Saturday, June 26, 2010

#202: Visiting Hour at the Hospital

I took a trip on my own today. First time  I've driven alone since April. I felt like a grown-up. I went to visit my friend C who thought he was having an asthma attack and wound up diagnosed with little bitty blood clots all over his legs and lungs. He's pretty lucky, actually. If they were a little less tiny,  they would be coronary emboli and he would be in a much colder part of the hospital.

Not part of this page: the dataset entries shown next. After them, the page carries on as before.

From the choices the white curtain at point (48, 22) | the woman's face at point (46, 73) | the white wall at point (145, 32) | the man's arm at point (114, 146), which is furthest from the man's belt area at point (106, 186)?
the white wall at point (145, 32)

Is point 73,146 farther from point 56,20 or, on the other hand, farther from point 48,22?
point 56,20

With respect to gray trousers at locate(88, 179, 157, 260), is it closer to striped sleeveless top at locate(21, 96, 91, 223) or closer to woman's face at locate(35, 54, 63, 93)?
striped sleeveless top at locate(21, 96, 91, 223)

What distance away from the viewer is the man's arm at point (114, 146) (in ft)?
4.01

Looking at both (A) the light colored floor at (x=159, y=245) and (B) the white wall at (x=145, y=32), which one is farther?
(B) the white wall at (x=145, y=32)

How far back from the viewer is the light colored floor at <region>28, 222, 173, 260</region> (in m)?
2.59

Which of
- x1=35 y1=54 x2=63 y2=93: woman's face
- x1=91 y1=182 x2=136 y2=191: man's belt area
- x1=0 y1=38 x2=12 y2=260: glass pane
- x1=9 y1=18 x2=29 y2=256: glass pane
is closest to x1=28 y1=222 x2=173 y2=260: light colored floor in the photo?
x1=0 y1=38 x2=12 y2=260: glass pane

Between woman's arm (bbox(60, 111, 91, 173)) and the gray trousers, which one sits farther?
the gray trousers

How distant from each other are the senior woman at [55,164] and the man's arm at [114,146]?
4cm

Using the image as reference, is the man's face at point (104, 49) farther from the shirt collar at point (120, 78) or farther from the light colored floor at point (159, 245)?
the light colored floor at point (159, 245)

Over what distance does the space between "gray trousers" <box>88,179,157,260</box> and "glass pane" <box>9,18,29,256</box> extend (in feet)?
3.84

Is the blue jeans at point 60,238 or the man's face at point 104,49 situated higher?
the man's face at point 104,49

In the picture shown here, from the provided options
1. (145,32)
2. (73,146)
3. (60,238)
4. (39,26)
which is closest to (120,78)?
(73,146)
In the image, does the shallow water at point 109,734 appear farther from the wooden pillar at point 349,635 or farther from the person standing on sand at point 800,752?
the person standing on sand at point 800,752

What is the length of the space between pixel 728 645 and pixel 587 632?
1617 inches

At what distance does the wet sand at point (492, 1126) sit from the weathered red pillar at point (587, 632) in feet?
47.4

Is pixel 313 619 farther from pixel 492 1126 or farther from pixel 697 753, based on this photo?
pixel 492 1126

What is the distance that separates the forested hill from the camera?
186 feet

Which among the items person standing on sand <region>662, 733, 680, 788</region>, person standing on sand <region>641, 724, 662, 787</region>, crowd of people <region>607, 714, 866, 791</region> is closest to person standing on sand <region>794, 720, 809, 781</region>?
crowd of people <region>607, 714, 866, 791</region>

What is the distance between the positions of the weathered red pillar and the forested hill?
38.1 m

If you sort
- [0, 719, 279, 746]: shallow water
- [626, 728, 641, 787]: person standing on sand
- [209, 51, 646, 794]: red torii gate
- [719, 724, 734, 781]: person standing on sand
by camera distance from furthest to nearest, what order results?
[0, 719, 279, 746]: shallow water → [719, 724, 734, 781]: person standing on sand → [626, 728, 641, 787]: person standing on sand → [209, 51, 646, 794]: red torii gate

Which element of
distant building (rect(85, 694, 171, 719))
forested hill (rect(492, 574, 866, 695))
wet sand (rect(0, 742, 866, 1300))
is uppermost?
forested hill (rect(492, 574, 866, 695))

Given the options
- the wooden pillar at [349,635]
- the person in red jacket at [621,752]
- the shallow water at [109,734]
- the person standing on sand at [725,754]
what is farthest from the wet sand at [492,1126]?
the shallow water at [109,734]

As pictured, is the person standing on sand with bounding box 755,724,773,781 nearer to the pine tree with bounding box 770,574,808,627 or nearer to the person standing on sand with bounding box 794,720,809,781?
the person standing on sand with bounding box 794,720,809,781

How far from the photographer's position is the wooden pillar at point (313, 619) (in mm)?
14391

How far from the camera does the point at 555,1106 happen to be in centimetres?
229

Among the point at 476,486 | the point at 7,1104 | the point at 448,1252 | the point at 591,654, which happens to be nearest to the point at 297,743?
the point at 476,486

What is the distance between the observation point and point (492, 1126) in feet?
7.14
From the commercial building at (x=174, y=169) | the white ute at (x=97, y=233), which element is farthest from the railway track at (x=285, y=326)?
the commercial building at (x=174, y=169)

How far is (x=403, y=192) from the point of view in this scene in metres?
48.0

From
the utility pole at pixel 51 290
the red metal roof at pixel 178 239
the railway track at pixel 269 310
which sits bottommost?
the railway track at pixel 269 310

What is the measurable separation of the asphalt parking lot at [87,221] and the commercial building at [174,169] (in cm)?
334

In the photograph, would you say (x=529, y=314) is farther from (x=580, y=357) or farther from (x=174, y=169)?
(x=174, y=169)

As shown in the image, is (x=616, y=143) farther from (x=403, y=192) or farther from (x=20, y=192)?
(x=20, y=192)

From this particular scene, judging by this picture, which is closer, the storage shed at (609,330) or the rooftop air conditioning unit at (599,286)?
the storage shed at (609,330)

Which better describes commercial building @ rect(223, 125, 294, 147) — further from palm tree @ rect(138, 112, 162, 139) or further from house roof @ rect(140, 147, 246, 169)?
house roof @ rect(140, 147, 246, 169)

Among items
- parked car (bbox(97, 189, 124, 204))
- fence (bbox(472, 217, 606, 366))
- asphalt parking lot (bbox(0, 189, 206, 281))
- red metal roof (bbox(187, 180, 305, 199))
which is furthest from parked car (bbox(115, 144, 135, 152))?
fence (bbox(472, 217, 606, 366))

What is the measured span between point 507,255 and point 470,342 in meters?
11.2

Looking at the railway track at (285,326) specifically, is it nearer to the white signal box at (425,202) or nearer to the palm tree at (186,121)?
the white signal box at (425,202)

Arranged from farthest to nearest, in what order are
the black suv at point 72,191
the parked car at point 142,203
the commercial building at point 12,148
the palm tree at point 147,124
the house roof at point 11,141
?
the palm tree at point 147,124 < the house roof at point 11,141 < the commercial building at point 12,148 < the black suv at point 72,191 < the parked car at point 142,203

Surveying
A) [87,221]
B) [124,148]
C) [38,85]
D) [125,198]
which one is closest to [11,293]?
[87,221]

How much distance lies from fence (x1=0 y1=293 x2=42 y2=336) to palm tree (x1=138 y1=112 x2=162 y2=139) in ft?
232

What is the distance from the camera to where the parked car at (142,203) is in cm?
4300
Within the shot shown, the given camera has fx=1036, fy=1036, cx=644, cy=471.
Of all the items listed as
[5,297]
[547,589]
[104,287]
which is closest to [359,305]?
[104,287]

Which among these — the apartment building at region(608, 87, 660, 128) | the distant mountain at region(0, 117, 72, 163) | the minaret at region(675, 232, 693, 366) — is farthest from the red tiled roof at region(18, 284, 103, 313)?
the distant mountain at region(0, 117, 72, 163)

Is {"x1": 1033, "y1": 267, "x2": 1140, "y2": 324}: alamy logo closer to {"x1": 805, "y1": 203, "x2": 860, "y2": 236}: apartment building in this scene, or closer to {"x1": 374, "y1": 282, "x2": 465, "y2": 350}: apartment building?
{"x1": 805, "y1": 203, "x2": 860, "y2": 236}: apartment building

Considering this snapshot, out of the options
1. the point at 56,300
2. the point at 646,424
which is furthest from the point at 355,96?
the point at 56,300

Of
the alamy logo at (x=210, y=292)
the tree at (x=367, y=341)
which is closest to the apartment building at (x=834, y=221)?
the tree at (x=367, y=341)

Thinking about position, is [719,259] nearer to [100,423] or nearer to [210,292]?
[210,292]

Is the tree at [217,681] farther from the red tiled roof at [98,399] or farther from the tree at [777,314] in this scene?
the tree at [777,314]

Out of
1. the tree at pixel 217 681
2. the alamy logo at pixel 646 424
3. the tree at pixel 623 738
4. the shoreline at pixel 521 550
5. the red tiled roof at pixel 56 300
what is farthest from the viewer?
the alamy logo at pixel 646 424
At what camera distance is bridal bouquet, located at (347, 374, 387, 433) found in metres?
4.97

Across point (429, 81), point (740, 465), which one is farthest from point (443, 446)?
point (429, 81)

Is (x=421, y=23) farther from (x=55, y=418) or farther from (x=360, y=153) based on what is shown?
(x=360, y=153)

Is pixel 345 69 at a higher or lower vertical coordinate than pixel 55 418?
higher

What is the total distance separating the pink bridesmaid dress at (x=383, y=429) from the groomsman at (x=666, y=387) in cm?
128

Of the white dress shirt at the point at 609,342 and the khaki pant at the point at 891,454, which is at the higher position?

We sat and visited, C and his sweetheart L, and I. We compared ailments like old men, and laughed about how things change when death is around. "I realize now that there's dying and everything else," he said. "It really is all small stuff." I never believed that before, either. My problems all seemed so real and important. Now I know differently. We hugged and talked about things like sugar and steroids and tubes and short walks. It was a nice time. I started to tire, which C noticed before I did and he thanked me for coming. L walked me to the elevator. She's doing OK too, though in some ways it's harder on her than on C. He's a scientist and is kind of digging all the technology of what they're doing to him. She just wants him to be better and could live without the waiting. Mrs P and I know how they both feel.

I stopped on the way home and got a car wash. The Honda has been sitting idle for a long time. Apparently the grackles have been having some sort of a contest. They are very good shots. I got an Ale-8-One and watched the big red wheels turn around, scrubbing. The pop tasted pretty bad on my crippled tongue, but it does a great job of cutting the gunk in my throat. The car wash did a terrible job. I wound up cleaning all the windows again myself, and used the squeegee from the pumps to get the last of the poop off of the hood. Lord knows what effect that will have on my paint job. Think I'll wait for the next rain and then try a more thorough car wash.

It's a beautiful day in the Bluegrass. 86 degrees and just hazy enough to keep the sun from cooking you. These are the days when I used to love rehearsing in the park, slathered in sunblock, everyone in dark glasses and floppy hats, speeding through Shakespeare as fast as we could so we could get back to the shade and the ice chests full of water. There is something so right about playing Shakespeare out of doors. I remember touring The Tempest all those years ago. We played some beautiful theatres and fabulous old opera houses, but the best time I ever had with my favorite of his plays was on a platform in the middle of a field in Letchworth State Park in upstate New York. The field was on the edge of a canyon and the ham-bone in me soon learned how to play with the echoes from the other side of that fabulous feature. We played to about three thousand people that night and it felt like walking on the moon. My Prospero was never better.

It is apparently nap time at our house now. Jake is on the floor next to me snoring. Mrs P is on the guest bed behind me doing the same thing. Peaceful day. I don't want to miss a second of my last weekend before chemo on Monday. I've learned to treasure these hours. Hope you get a chance to treasure some, too.